If the user is using a feature phone, they can't install third-party apps, so this concern goes away.
A candidate straw man solution. This research leads me to a candidate protocol/script for communicating information X to the user:
I call the user. (Don't call me, I'll call you.)
I make some idle chitchat with the user, for a random amount of time.
I speak the information X to the user.
I ask the user to confirm by repeating this information X back to me.

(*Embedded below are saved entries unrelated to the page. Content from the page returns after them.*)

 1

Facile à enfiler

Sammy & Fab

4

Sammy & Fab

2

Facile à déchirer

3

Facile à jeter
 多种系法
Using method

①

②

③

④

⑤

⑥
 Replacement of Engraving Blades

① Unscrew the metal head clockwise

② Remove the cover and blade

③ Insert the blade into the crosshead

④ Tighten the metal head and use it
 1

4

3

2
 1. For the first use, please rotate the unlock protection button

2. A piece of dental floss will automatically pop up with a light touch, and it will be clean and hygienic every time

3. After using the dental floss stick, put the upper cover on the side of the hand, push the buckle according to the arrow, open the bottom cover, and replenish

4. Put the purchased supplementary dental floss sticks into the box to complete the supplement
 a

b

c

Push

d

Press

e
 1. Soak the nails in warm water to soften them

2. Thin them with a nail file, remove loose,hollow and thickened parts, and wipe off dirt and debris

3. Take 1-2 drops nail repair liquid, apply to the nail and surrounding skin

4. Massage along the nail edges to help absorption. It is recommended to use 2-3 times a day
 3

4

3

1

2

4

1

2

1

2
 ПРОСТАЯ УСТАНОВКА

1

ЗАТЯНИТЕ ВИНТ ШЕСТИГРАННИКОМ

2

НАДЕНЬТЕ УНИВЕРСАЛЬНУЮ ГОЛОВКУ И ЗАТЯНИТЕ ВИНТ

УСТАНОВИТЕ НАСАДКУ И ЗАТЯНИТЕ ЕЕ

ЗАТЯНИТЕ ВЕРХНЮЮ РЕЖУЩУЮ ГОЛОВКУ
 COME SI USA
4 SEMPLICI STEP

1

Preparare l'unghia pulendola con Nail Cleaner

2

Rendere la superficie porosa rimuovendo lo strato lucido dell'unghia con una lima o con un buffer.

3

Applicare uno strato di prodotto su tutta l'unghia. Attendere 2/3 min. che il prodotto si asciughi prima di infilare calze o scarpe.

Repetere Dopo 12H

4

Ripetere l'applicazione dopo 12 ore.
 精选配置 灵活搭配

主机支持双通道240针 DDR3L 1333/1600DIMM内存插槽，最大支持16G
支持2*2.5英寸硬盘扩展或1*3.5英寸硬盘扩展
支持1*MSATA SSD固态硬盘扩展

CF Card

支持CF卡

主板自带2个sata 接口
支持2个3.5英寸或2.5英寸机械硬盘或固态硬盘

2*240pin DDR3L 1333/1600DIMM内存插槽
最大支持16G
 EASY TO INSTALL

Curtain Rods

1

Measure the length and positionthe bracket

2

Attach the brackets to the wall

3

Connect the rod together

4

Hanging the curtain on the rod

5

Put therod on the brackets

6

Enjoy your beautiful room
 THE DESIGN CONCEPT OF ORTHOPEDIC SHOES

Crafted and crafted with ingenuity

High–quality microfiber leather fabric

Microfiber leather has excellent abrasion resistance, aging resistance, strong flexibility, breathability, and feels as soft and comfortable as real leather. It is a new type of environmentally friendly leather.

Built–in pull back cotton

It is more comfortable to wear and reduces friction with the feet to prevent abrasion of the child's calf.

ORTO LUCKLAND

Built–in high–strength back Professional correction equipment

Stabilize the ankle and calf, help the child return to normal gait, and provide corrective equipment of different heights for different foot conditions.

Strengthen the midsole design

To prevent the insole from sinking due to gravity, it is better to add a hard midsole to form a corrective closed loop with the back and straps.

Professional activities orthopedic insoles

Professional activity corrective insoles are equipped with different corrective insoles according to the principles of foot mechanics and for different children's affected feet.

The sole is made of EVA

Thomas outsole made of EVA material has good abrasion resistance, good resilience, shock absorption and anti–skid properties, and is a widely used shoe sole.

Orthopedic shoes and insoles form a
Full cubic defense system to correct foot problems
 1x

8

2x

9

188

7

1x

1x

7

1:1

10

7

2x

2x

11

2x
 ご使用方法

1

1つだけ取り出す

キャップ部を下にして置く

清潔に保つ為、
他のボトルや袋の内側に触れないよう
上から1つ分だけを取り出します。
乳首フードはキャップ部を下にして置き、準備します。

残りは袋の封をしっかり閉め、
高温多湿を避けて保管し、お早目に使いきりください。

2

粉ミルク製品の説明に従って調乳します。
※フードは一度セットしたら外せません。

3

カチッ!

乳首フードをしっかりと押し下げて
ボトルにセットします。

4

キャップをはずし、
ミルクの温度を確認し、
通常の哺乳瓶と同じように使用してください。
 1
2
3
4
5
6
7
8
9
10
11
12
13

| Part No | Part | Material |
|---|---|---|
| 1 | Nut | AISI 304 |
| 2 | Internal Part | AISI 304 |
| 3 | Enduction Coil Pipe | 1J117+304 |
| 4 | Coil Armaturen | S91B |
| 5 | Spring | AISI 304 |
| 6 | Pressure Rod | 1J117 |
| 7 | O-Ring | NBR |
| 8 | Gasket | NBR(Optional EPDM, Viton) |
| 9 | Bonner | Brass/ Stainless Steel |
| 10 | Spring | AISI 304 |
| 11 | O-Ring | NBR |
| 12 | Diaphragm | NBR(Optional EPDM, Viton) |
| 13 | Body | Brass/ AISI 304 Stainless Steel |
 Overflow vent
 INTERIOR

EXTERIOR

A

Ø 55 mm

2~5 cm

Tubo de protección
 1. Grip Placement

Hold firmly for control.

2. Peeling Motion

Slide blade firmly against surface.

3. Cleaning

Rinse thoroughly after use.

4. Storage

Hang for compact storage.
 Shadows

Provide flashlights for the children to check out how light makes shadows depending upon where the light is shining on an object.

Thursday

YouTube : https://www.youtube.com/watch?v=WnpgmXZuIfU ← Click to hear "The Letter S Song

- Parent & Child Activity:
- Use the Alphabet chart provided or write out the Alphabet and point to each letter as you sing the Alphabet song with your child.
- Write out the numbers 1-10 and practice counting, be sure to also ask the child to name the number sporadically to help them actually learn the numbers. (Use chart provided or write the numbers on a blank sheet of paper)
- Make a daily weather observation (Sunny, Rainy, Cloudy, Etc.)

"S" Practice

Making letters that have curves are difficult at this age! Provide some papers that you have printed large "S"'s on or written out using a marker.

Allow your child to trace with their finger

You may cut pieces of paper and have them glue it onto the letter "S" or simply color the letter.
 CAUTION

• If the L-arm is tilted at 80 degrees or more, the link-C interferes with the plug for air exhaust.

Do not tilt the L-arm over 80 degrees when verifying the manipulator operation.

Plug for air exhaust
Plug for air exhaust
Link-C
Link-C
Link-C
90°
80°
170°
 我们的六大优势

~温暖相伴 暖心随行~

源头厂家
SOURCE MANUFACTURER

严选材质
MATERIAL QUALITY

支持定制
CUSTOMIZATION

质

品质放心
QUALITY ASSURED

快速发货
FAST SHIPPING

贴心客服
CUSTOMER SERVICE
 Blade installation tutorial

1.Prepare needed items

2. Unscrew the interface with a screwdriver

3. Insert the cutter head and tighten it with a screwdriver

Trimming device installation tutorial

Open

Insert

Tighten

The user obligingly says X to me.
I thank the user, say goodbye, and hang up.
I have some randomly selected music playing softly in the background throughout the call (i.e., the same song is playing throughout the entire phone call, and the user can hear it in the background throughout the call).
The purpose of the random-duration chitchat at the beginning of the call is to randomize the time when the information X is communicated, so that a malicious app can't "overwrite" it by muting the audio channel from me to the user and playing an audio clip (the malicious app won't know at what time to do this, because I've randomized the time at which X was communicated). The purpose of having the user confirm back to me is as an extra fallback defense in case the malicious app is trying to spoof me by muting me and playing an audio clip. The purpose of the music is so that the user stands a chance of noticing if part of the audio from me is replaced at any point in time.
This is just a candidate protocol that occurs to me. I mention it only as a starting point and as a straw man for you to critique. Hopefully you can find a better solution. Maybe you'll spot a serious problem with this protocol. That's fine. I'm looking for the best scheme I can come up with, and I'm not committed to any particular protocol or style of interaction -- you tell me what protocol I should use.
The application setting. If you care, the application setting is remote voting, where I want to use the phone channel to confirm the user's votes and prevent malware from changing the user's vote without detection. However, a good solution might be useful in other settings as well, e.g., phone confirmation of online banking transactions or other high-security settings that use phone confirmation as one step in the transaction.
Related. See also Can malicious phone software mount a MITM attack on a phone call?. However, that question focuses on the threat model of malicious code that breaks out of the app sandbox and gets root-level access to the phone; things look hopeless in that threat model. This question focuses on a slightly different threat model, where the user does have a malicious app installed but the malware isn't able to break out of the app sandbox.